Na temporada de 2003, Junqueira terminou com o vice-campeonato e o francês foi o quarto, naquele que foi o último da CART. A categoria faliu e ressurgiu com a alcunha de ChampCar. Na nova fase, foi a vez de Bourdais arregaçar as mangas e iniciar um império do automobilismo estadunidense.

Embora o nível da ChampCar entre 2004 e 2007 tenha sido bem inferior ao da IRL no período, a Newman-Haas demonstrou a firmeza e Bourdais, correndo com o patrocínio do McDonalds, tornou-se o grande nome da categoria, vencendo 28 corridas em quatro anos e faturando o tetracampeonato. Inclusive, no último ano, a equipe teve um terceiro parceiro: o empresário Mike Lanigan deu um apoio nas finanças.

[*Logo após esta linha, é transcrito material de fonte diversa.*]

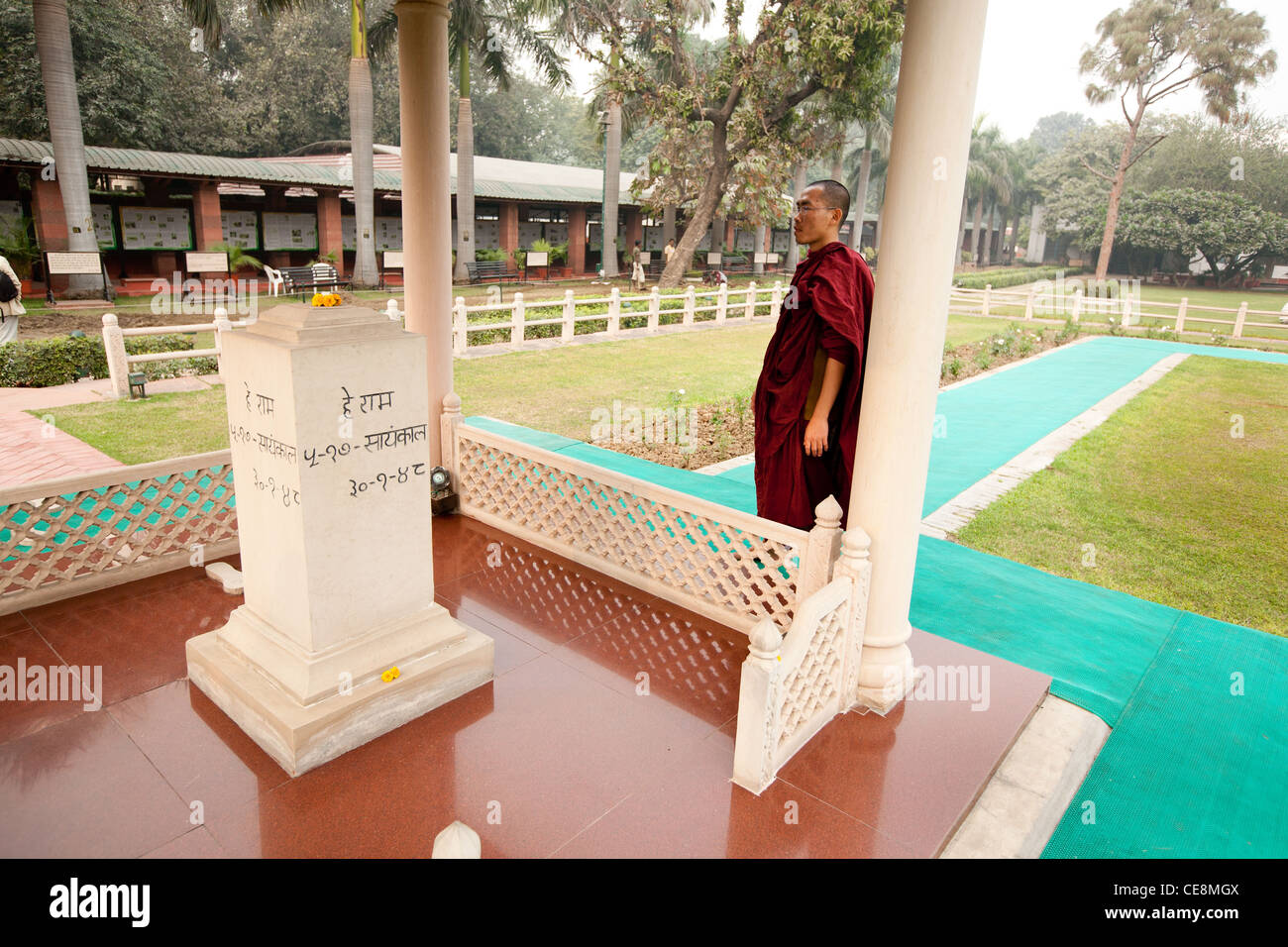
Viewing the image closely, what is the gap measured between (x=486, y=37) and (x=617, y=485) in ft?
74.1

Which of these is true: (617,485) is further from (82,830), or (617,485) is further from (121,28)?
(121,28)

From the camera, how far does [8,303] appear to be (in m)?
11.2

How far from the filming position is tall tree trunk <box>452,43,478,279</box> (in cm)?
2347

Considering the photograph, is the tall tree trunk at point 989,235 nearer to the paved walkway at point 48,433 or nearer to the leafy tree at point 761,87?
the leafy tree at point 761,87

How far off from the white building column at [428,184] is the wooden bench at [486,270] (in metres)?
20.7

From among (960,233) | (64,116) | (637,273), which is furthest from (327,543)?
(637,273)

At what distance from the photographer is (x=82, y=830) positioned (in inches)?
120

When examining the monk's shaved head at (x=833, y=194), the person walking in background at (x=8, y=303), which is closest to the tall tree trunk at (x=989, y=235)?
the person walking in background at (x=8, y=303)

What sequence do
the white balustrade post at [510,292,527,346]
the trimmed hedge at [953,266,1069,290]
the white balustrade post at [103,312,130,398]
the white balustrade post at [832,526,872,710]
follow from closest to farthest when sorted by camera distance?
→ 1. the white balustrade post at [832,526,872,710]
2. the white balustrade post at [103,312,130,398]
3. the white balustrade post at [510,292,527,346]
4. the trimmed hedge at [953,266,1069,290]

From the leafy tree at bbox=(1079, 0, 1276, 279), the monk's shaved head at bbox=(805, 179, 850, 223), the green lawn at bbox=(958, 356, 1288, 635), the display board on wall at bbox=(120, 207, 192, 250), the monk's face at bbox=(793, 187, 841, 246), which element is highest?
the leafy tree at bbox=(1079, 0, 1276, 279)

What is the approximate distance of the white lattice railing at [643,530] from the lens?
4422mm

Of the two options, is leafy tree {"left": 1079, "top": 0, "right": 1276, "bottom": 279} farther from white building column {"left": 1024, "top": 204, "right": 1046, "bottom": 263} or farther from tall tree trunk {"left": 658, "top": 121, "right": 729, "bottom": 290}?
white building column {"left": 1024, "top": 204, "right": 1046, "bottom": 263}

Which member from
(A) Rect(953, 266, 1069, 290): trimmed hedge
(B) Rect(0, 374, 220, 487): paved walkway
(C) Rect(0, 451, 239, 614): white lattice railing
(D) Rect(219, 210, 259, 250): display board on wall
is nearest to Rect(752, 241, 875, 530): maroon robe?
(C) Rect(0, 451, 239, 614): white lattice railing

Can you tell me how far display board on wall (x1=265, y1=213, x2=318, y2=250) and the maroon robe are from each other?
74.1 ft
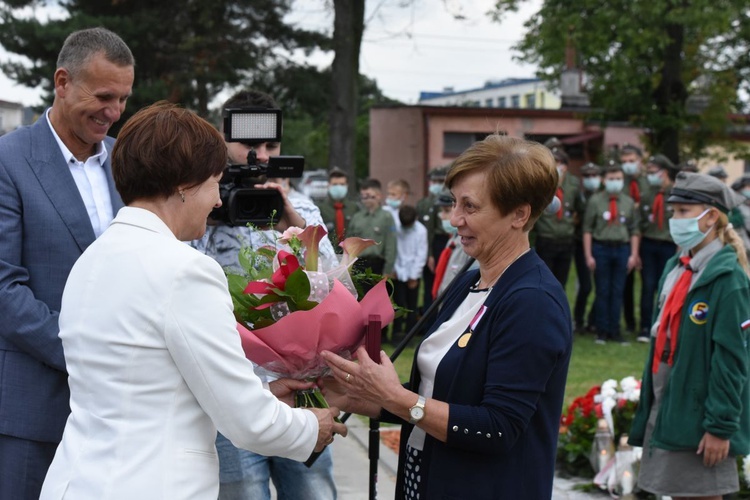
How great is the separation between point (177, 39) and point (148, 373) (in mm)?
21271

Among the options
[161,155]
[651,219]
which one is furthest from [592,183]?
[161,155]

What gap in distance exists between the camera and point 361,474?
21.3 feet

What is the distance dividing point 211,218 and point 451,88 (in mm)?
64438

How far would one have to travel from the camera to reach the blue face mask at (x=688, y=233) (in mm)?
4645

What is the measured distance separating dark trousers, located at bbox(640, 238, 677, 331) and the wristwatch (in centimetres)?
1002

Domínio de Bourdais foi, curiosamente, o último momento de domínio da equipe (ESPN)

A fase de bonança, no entanto, foi chegando ao fim. Em 2008, a ChampCar foi absorvida pela IRL, formando a atual IndyCar Series. Bourdais foi arriscar a sorte na F1 pela Toro Rosso, enquanto a equipe mantinha Graham Rahal (filho de Bobby), que estava na escuderia em 2007. Para a vaga de primeiro piloto, o escolhido foi Justin Wilson.

Com a Indy unificada novamente e a utilização dos chassis Dallara em detrimento dos Panoz, usados em 2007 na ChampCar, a Newman-Haas/Lanigan sentiu o baque e deixando de frequentar a ponta. Rahal e Wilson venceram uma corrida cada. O triunfo do britânico, em Detroit, acabou por ser o último da equipe na história.

Para piorar as coisas, a morte de Paul Newman em 2008 foi um golpe pesado na organização. Mesmo com Carl ainda sendo o responsável na parte operacional, a fuga dos patrocinadores deixou as equipes em maus lençóis. Após a temporada de 2010, Mike Lanigan mudou-se para a Rahal-Letterman deixando a Newman-Haas na pindaíba.

Em 2011, o espanhol Oriol Servia e o canadense James Hinchcliffe tiveram uma temporada com resultados razoavelmente dignos, mas no fim do ano, o dinheiro acabou. Com a mudança de regulamento e com os novos chassis Dallara mais caros, era necessário obter um patrocínio. A escuderia chegou a fechar um acordo com a Lotus e com Jean Alesi para correr as 500 milhas de Indianápolis, mas a falta de dinheiro pesou e a Newman-Haas deixou as competições definitivamente.

Oriol Servia no cantar do cisne da Newman-Haas (Newman-Haas)

Além do desfecho melancólico nas pistas, Carl ainda passou a sofrer com os efeitos do Mal de Alzheimer. O dirigente mudou-se para a pequena cidade de Lake Forest, Illinois para ter uma vida tranquila ao lado da esposa Bernadette. Em 29 de junho de 2016, Haas veio a falecer, sendo velado e enterrado em cerimônias apenas para os familiares. Apenas no dia 7 de julho, a viúva anunciou a morte de Carl.

Apesar de um desfecho triste, o legado deixado por Carl Haas foi grandioso. A equipe na Fórmula Indy teve nada menos que 107 vitórias e oito títulos da categoria, marca superada apenas pelas gigantes Penske e Chip Ganassi. O nome do dirigente foi incluso no hall da fama da SCCA em 2007 e toda a comunidade automobilística dedicou seus tributos a um dos nomes mais importantes do esporte a motor nos Estados Unidos.